• _練習問題_:
(a) キャップ殺菌に関する文章によれば、従来のキャップ殺菌装置でキャップの搬送速度を高速化すると、何が低下するおそれがあるか。
(b) キャップ殺菌に関する文章から、「本発明は、キャップ殺菌装置、」で始まり「無菌充填する方法も存在する。」で終わる部分を書き写しなさい。

*** 原文抜粋 ***

本発明は、キャップ殺菌装置、内容物充填システム、キャップ殺菌方法および内容物充填方法に関する。
殺菌された容器(PETボトル)に殺菌された内容物を無菌環境下で充填し、その後容器をキャップによって閉栓する無菌充填システム(アセプティック充填システム)が知られている。具体的には、無菌充填システムにおいて、成形した容器を無菌充填システムに供給し、無菌充填システム内で、容器に殺菌剤としての過酸化水素水溶液をスプレーする。その後これを乾燥して容器を殺菌し、次いで、容器に内容物を無菌充填する。他の方法としては、容器成形時に容器の内面に少量の殺菌剤を滴下し、口部を密封して気化した殺菌剤(過酸化水素)の蒸気によって容器の内面を殺菌し、この殺菌された容器を無菌充填システムに供給して、無菌充填システム内で容器の外面を殺菌した後、口部を開封して内容物を無菌充填する方法も存在する。
このような無菌充填システムで容器に内容物を充填し、キャップで巻締めを行って製品を製造するにあたっては、容器のみならずキャップの殺菌を行うことも必要となる。このようなキャップの殺菌を行うキャップ殺菌装置としては、例えば特許文献1乃至3に記載されたものが知られている。
しかしながら、従来のキャップ殺菌装置においては、キャップの搬送速度を高速化することが難しいという問題がある。仮に従来のキャップ殺菌装置でキャップの搬送速度を高速化すると、キャップ外面の殺菌効果が低下するおそれがある。また、キャップの搬送速度を高速化しようとすると、装置が大型化し、設備投資コストが上昇したり、殺菌に要する薬剤、熱エネルギー又は洗浄水のコストが増大したりする問題がある。さらに、近年、軽量キャップや炭酸キャップ等、多様なキャップが無菌充填システムで用いられるようになっており、短時間で滅菌することのほか、キャップの巻締め角度やトルクを規定の範囲に抑えること等が求められている。
特開平6−293319号公報 特開2011−11811号公報 特開2012−500759号公報
本発明はこのような点を考慮してなされたものであり、キャップの搬送速度を高速化することが可能な、キャップ殺菌装置、内容物充填システム、キャップ殺菌方法および内容物充填方法を提供することを目的とする。
本発明は、キャップ殺菌装置であって、キャップを回転しながら搬送するとともに、搬送されている前記キャップに対して殺菌剤を噴霧する殺菌剤噴霧ホイールと、前記殺菌剤噴霧ホイールで殺菌剤が噴霧された前記キャップを回転しながら搬送するとともに、搬送されている前記キャップをエアリンスするエアリンスホイールとを備えたことを特徴とするキャップ殺菌装置である。

*** データセット ***

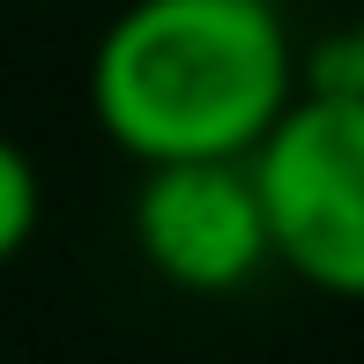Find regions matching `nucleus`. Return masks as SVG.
<instances>
[{"label":"nucleus","instance_id":"obj_4","mask_svg":"<svg viewBox=\"0 0 364 364\" xmlns=\"http://www.w3.org/2000/svg\"><path fill=\"white\" fill-rule=\"evenodd\" d=\"M38 216H45V186H38V164L15 134H0V268L38 238Z\"/></svg>","mask_w":364,"mask_h":364},{"label":"nucleus","instance_id":"obj_3","mask_svg":"<svg viewBox=\"0 0 364 364\" xmlns=\"http://www.w3.org/2000/svg\"><path fill=\"white\" fill-rule=\"evenodd\" d=\"M134 245L186 297H230L268 268V230L245 164H141Z\"/></svg>","mask_w":364,"mask_h":364},{"label":"nucleus","instance_id":"obj_5","mask_svg":"<svg viewBox=\"0 0 364 364\" xmlns=\"http://www.w3.org/2000/svg\"><path fill=\"white\" fill-rule=\"evenodd\" d=\"M312 90H335V97H357L364 105V15L312 53Z\"/></svg>","mask_w":364,"mask_h":364},{"label":"nucleus","instance_id":"obj_2","mask_svg":"<svg viewBox=\"0 0 364 364\" xmlns=\"http://www.w3.org/2000/svg\"><path fill=\"white\" fill-rule=\"evenodd\" d=\"M268 230V268H290L320 297L364 305V105L297 90L245 156Z\"/></svg>","mask_w":364,"mask_h":364},{"label":"nucleus","instance_id":"obj_1","mask_svg":"<svg viewBox=\"0 0 364 364\" xmlns=\"http://www.w3.org/2000/svg\"><path fill=\"white\" fill-rule=\"evenodd\" d=\"M297 97L275 0H127L90 60V112L134 164H245Z\"/></svg>","mask_w":364,"mask_h":364}]
</instances>
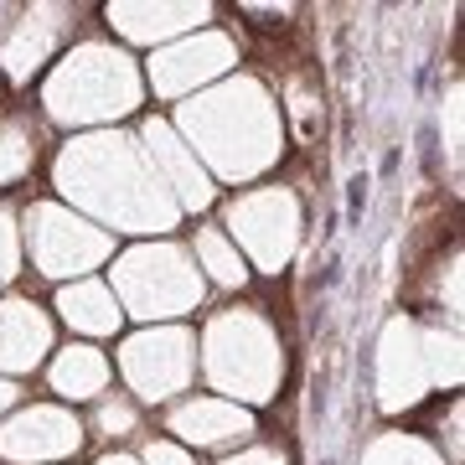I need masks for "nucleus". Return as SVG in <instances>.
I'll list each match as a JSON object with an SVG mask.
<instances>
[{"instance_id":"17","label":"nucleus","mask_w":465,"mask_h":465,"mask_svg":"<svg viewBox=\"0 0 465 465\" xmlns=\"http://www.w3.org/2000/svg\"><path fill=\"white\" fill-rule=\"evenodd\" d=\"M57 311H63V321L73 326V331H88V336H109L119 326V300L109 295V284L99 280H78L67 284L63 295H57Z\"/></svg>"},{"instance_id":"25","label":"nucleus","mask_w":465,"mask_h":465,"mask_svg":"<svg viewBox=\"0 0 465 465\" xmlns=\"http://www.w3.org/2000/svg\"><path fill=\"white\" fill-rule=\"evenodd\" d=\"M140 465H192V455L176 445H166V440H155V445H145V460Z\"/></svg>"},{"instance_id":"23","label":"nucleus","mask_w":465,"mask_h":465,"mask_svg":"<svg viewBox=\"0 0 465 465\" xmlns=\"http://www.w3.org/2000/svg\"><path fill=\"white\" fill-rule=\"evenodd\" d=\"M21 269V238H16V223L11 213H0V284H11Z\"/></svg>"},{"instance_id":"11","label":"nucleus","mask_w":465,"mask_h":465,"mask_svg":"<svg viewBox=\"0 0 465 465\" xmlns=\"http://www.w3.org/2000/svg\"><path fill=\"white\" fill-rule=\"evenodd\" d=\"M78 440H84V430L73 414L52 409V403H32V409H21L16 419L0 424V460H57V455H73Z\"/></svg>"},{"instance_id":"9","label":"nucleus","mask_w":465,"mask_h":465,"mask_svg":"<svg viewBox=\"0 0 465 465\" xmlns=\"http://www.w3.org/2000/svg\"><path fill=\"white\" fill-rule=\"evenodd\" d=\"M430 388H434V372H430L424 326H414L409 316L388 321L378 341V403L388 414H399V409H414Z\"/></svg>"},{"instance_id":"5","label":"nucleus","mask_w":465,"mask_h":465,"mask_svg":"<svg viewBox=\"0 0 465 465\" xmlns=\"http://www.w3.org/2000/svg\"><path fill=\"white\" fill-rule=\"evenodd\" d=\"M119 311H130L140 321H166L182 311L202 305V274L192 269V253L176 243H145L130 249L114 264V290Z\"/></svg>"},{"instance_id":"24","label":"nucleus","mask_w":465,"mask_h":465,"mask_svg":"<svg viewBox=\"0 0 465 465\" xmlns=\"http://www.w3.org/2000/svg\"><path fill=\"white\" fill-rule=\"evenodd\" d=\"M99 430H104V434H130V430H134V409H130L124 399H109V403L99 409Z\"/></svg>"},{"instance_id":"19","label":"nucleus","mask_w":465,"mask_h":465,"mask_svg":"<svg viewBox=\"0 0 465 465\" xmlns=\"http://www.w3.org/2000/svg\"><path fill=\"white\" fill-rule=\"evenodd\" d=\"M197 259H202V269H207L217 284H228V290L249 280V269H243L238 249H232L223 232H213V228H202V232H197Z\"/></svg>"},{"instance_id":"1","label":"nucleus","mask_w":465,"mask_h":465,"mask_svg":"<svg viewBox=\"0 0 465 465\" xmlns=\"http://www.w3.org/2000/svg\"><path fill=\"white\" fill-rule=\"evenodd\" d=\"M57 186L73 197V207L94 213L109 228L166 232L182 217L166 182L155 176L140 140H130V134H84V140H73L57 155Z\"/></svg>"},{"instance_id":"28","label":"nucleus","mask_w":465,"mask_h":465,"mask_svg":"<svg viewBox=\"0 0 465 465\" xmlns=\"http://www.w3.org/2000/svg\"><path fill=\"white\" fill-rule=\"evenodd\" d=\"M11 403H16V388H11V382L0 378V409H11Z\"/></svg>"},{"instance_id":"2","label":"nucleus","mask_w":465,"mask_h":465,"mask_svg":"<svg viewBox=\"0 0 465 465\" xmlns=\"http://www.w3.org/2000/svg\"><path fill=\"white\" fill-rule=\"evenodd\" d=\"M182 134L192 140V155H207V166L223 182H253L259 171H269L280 161V109L264 94V84L253 78H228L213 94H197L192 104H182L176 114Z\"/></svg>"},{"instance_id":"10","label":"nucleus","mask_w":465,"mask_h":465,"mask_svg":"<svg viewBox=\"0 0 465 465\" xmlns=\"http://www.w3.org/2000/svg\"><path fill=\"white\" fill-rule=\"evenodd\" d=\"M238 63V47H232V36L223 32H197V36H182V42H171L150 57V84L161 99H182L192 88H202L207 78L217 73H228Z\"/></svg>"},{"instance_id":"29","label":"nucleus","mask_w":465,"mask_h":465,"mask_svg":"<svg viewBox=\"0 0 465 465\" xmlns=\"http://www.w3.org/2000/svg\"><path fill=\"white\" fill-rule=\"evenodd\" d=\"M99 465H140V460H134V455H104Z\"/></svg>"},{"instance_id":"6","label":"nucleus","mask_w":465,"mask_h":465,"mask_svg":"<svg viewBox=\"0 0 465 465\" xmlns=\"http://www.w3.org/2000/svg\"><path fill=\"white\" fill-rule=\"evenodd\" d=\"M228 228L249 249L253 264L280 274L300 249V202L284 186H259L228 207Z\"/></svg>"},{"instance_id":"16","label":"nucleus","mask_w":465,"mask_h":465,"mask_svg":"<svg viewBox=\"0 0 465 465\" xmlns=\"http://www.w3.org/2000/svg\"><path fill=\"white\" fill-rule=\"evenodd\" d=\"M63 11H26V16L11 26V36H5V47H0V63H5V73L11 78H32L36 67L47 63V52L57 47V32H63Z\"/></svg>"},{"instance_id":"4","label":"nucleus","mask_w":465,"mask_h":465,"mask_svg":"<svg viewBox=\"0 0 465 465\" xmlns=\"http://www.w3.org/2000/svg\"><path fill=\"white\" fill-rule=\"evenodd\" d=\"M202 367H207L217 393L264 403L280 393V372H284L280 336L259 311H223L202 336Z\"/></svg>"},{"instance_id":"13","label":"nucleus","mask_w":465,"mask_h":465,"mask_svg":"<svg viewBox=\"0 0 465 465\" xmlns=\"http://www.w3.org/2000/svg\"><path fill=\"white\" fill-rule=\"evenodd\" d=\"M52 347V321L26 300H0V372H32Z\"/></svg>"},{"instance_id":"15","label":"nucleus","mask_w":465,"mask_h":465,"mask_svg":"<svg viewBox=\"0 0 465 465\" xmlns=\"http://www.w3.org/2000/svg\"><path fill=\"white\" fill-rule=\"evenodd\" d=\"M213 11L207 5H134V0H119L109 5V21H114V32H124L130 42H166V36L186 32V26H197L207 21Z\"/></svg>"},{"instance_id":"21","label":"nucleus","mask_w":465,"mask_h":465,"mask_svg":"<svg viewBox=\"0 0 465 465\" xmlns=\"http://www.w3.org/2000/svg\"><path fill=\"white\" fill-rule=\"evenodd\" d=\"M32 155H36L32 130H26V124H16V119H5V124H0V186L21 182V176L32 171Z\"/></svg>"},{"instance_id":"27","label":"nucleus","mask_w":465,"mask_h":465,"mask_svg":"<svg viewBox=\"0 0 465 465\" xmlns=\"http://www.w3.org/2000/svg\"><path fill=\"white\" fill-rule=\"evenodd\" d=\"M223 465H284V455L280 450H238V455L223 460Z\"/></svg>"},{"instance_id":"14","label":"nucleus","mask_w":465,"mask_h":465,"mask_svg":"<svg viewBox=\"0 0 465 465\" xmlns=\"http://www.w3.org/2000/svg\"><path fill=\"white\" fill-rule=\"evenodd\" d=\"M171 434H182L192 445H232V440L253 434V419L249 409H238L228 399H192L171 414Z\"/></svg>"},{"instance_id":"20","label":"nucleus","mask_w":465,"mask_h":465,"mask_svg":"<svg viewBox=\"0 0 465 465\" xmlns=\"http://www.w3.org/2000/svg\"><path fill=\"white\" fill-rule=\"evenodd\" d=\"M362 465H445V460H440L424 440H414V434H378V440L367 445Z\"/></svg>"},{"instance_id":"3","label":"nucleus","mask_w":465,"mask_h":465,"mask_svg":"<svg viewBox=\"0 0 465 465\" xmlns=\"http://www.w3.org/2000/svg\"><path fill=\"white\" fill-rule=\"evenodd\" d=\"M42 99L57 124H109L140 104V73L119 47L88 42L57 63Z\"/></svg>"},{"instance_id":"12","label":"nucleus","mask_w":465,"mask_h":465,"mask_svg":"<svg viewBox=\"0 0 465 465\" xmlns=\"http://www.w3.org/2000/svg\"><path fill=\"white\" fill-rule=\"evenodd\" d=\"M140 150H145V161L155 166V176L166 182L171 202L176 207H207L213 202V182H207V171L197 166V155L176 140L166 119H145V130H140Z\"/></svg>"},{"instance_id":"22","label":"nucleus","mask_w":465,"mask_h":465,"mask_svg":"<svg viewBox=\"0 0 465 465\" xmlns=\"http://www.w3.org/2000/svg\"><path fill=\"white\" fill-rule=\"evenodd\" d=\"M424 347H430V372H434V388L440 382H460V341L445 331H424Z\"/></svg>"},{"instance_id":"18","label":"nucleus","mask_w":465,"mask_h":465,"mask_svg":"<svg viewBox=\"0 0 465 465\" xmlns=\"http://www.w3.org/2000/svg\"><path fill=\"white\" fill-rule=\"evenodd\" d=\"M104 382H109L104 351H94V347L57 351V362H52V388H57L63 399H94V393H104Z\"/></svg>"},{"instance_id":"26","label":"nucleus","mask_w":465,"mask_h":465,"mask_svg":"<svg viewBox=\"0 0 465 465\" xmlns=\"http://www.w3.org/2000/svg\"><path fill=\"white\" fill-rule=\"evenodd\" d=\"M445 140H450V155H460V94H450V104H445Z\"/></svg>"},{"instance_id":"8","label":"nucleus","mask_w":465,"mask_h":465,"mask_svg":"<svg viewBox=\"0 0 465 465\" xmlns=\"http://www.w3.org/2000/svg\"><path fill=\"white\" fill-rule=\"evenodd\" d=\"M119 367H124V378H130V388L140 399L161 403L192 382V372H197V341L182 326H150V331L124 341Z\"/></svg>"},{"instance_id":"7","label":"nucleus","mask_w":465,"mask_h":465,"mask_svg":"<svg viewBox=\"0 0 465 465\" xmlns=\"http://www.w3.org/2000/svg\"><path fill=\"white\" fill-rule=\"evenodd\" d=\"M26 232H32L36 269L52 274V280L84 274V269L104 264V259L114 253V243H109V232L104 228H94L88 217L67 213V207H52V202H42V207L26 213Z\"/></svg>"}]
</instances>
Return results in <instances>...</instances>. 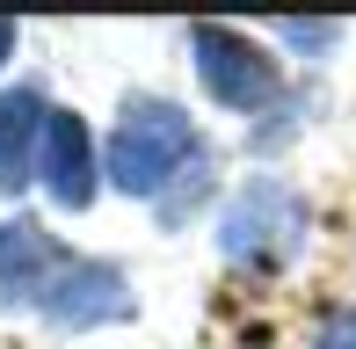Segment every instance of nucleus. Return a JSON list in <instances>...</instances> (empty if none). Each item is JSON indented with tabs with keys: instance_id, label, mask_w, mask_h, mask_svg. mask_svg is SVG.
<instances>
[{
	"instance_id": "nucleus-1",
	"label": "nucleus",
	"mask_w": 356,
	"mask_h": 349,
	"mask_svg": "<svg viewBox=\"0 0 356 349\" xmlns=\"http://www.w3.org/2000/svg\"><path fill=\"white\" fill-rule=\"evenodd\" d=\"M197 161H204L197 124H189L175 102H131L124 124L109 131L102 174H109V189H124V197H160L175 174H189Z\"/></svg>"
},
{
	"instance_id": "nucleus-7",
	"label": "nucleus",
	"mask_w": 356,
	"mask_h": 349,
	"mask_svg": "<svg viewBox=\"0 0 356 349\" xmlns=\"http://www.w3.org/2000/svg\"><path fill=\"white\" fill-rule=\"evenodd\" d=\"M58 269V247L44 226L29 218H0V298H22V291H44V277Z\"/></svg>"
},
{
	"instance_id": "nucleus-4",
	"label": "nucleus",
	"mask_w": 356,
	"mask_h": 349,
	"mask_svg": "<svg viewBox=\"0 0 356 349\" xmlns=\"http://www.w3.org/2000/svg\"><path fill=\"white\" fill-rule=\"evenodd\" d=\"M37 313L51 327H102L131 313V284L117 262H58L37 291Z\"/></svg>"
},
{
	"instance_id": "nucleus-5",
	"label": "nucleus",
	"mask_w": 356,
	"mask_h": 349,
	"mask_svg": "<svg viewBox=\"0 0 356 349\" xmlns=\"http://www.w3.org/2000/svg\"><path fill=\"white\" fill-rule=\"evenodd\" d=\"M37 174L51 189L58 211H88L95 189H102V153H95V131L73 117V109H51L44 124V146H37Z\"/></svg>"
},
{
	"instance_id": "nucleus-3",
	"label": "nucleus",
	"mask_w": 356,
	"mask_h": 349,
	"mask_svg": "<svg viewBox=\"0 0 356 349\" xmlns=\"http://www.w3.org/2000/svg\"><path fill=\"white\" fill-rule=\"evenodd\" d=\"M189 51H197V81L211 102L225 109H269L284 95V73H277V58L262 51V44L248 37V29H225V22H197L189 29Z\"/></svg>"
},
{
	"instance_id": "nucleus-9",
	"label": "nucleus",
	"mask_w": 356,
	"mask_h": 349,
	"mask_svg": "<svg viewBox=\"0 0 356 349\" xmlns=\"http://www.w3.org/2000/svg\"><path fill=\"white\" fill-rule=\"evenodd\" d=\"M334 37H342L334 22H284V44H298V51H327Z\"/></svg>"
},
{
	"instance_id": "nucleus-2",
	"label": "nucleus",
	"mask_w": 356,
	"mask_h": 349,
	"mask_svg": "<svg viewBox=\"0 0 356 349\" xmlns=\"http://www.w3.org/2000/svg\"><path fill=\"white\" fill-rule=\"evenodd\" d=\"M298 247H305V197L277 174L240 182L218 218V255L240 269H284Z\"/></svg>"
},
{
	"instance_id": "nucleus-8",
	"label": "nucleus",
	"mask_w": 356,
	"mask_h": 349,
	"mask_svg": "<svg viewBox=\"0 0 356 349\" xmlns=\"http://www.w3.org/2000/svg\"><path fill=\"white\" fill-rule=\"evenodd\" d=\"M313 349H356V306L327 313V320H320V342H313Z\"/></svg>"
},
{
	"instance_id": "nucleus-10",
	"label": "nucleus",
	"mask_w": 356,
	"mask_h": 349,
	"mask_svg": "<svg viewBox=\"0 0 356 349\" xmlns=\"http://www.w3.org/2000/svg\"><path fill=\"white\" fill-rule=\"evenodd\" d=\"M8 58H15V22L0 15V66H8Z\"/></svg>"
},
{
	"instance_id": "nucleus-6",
	"label": "nucleus",
	"mask_w": 356,
	"mask_h": 349,
	"mask_svg": "<svg viewBox=\"0 0 356 349\" xmlns=\"http://www.w3.org/2000/svg\"><path fill=\"white\" fill-rule=\"evenodd\" d=\"M44 124H51V109H44V95H37V88L0 95V189H22L29 174H37Z\"/></svg>"
}]
</instances>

***

• _解答例_:
(a) キャップ外面の殺菌効果が低下するおそれがある。

(b)
本発明は、キャップ殺菌装置、内容物充填システム、キャップ殺菌方法および内容物充填方法に関する。
殺菌された容器(PETボトル)に殺菌された内容物を無菌環境下で充填し、その後容器をキャップによって閉栓する無菌充填システム(アセプティック充填システム)が知られている。具体的には、無菌充填システムにおいて、成形した容器を無菌充填システムに供給し、無菌充填システム内で、容器に殺菌剤としての過酸化水素水溶液をスプレーする。その後これを乾燥して容器を殺菌し、次いで、容器に内容物を無菌充填する。他の方法としては、容器成形時に容器の内面に少量の殺菌剤を滴下し、口部を密封して気化した殺菌剤(過酸化水素)の蒸気によって容器の内面を殺菌し、この殺菌された容器を無菌充填システムに供給して、無菌充填システム内で容器の外面を殺菌した後、口部を開封して内容物を無菌充填する方法も存在する。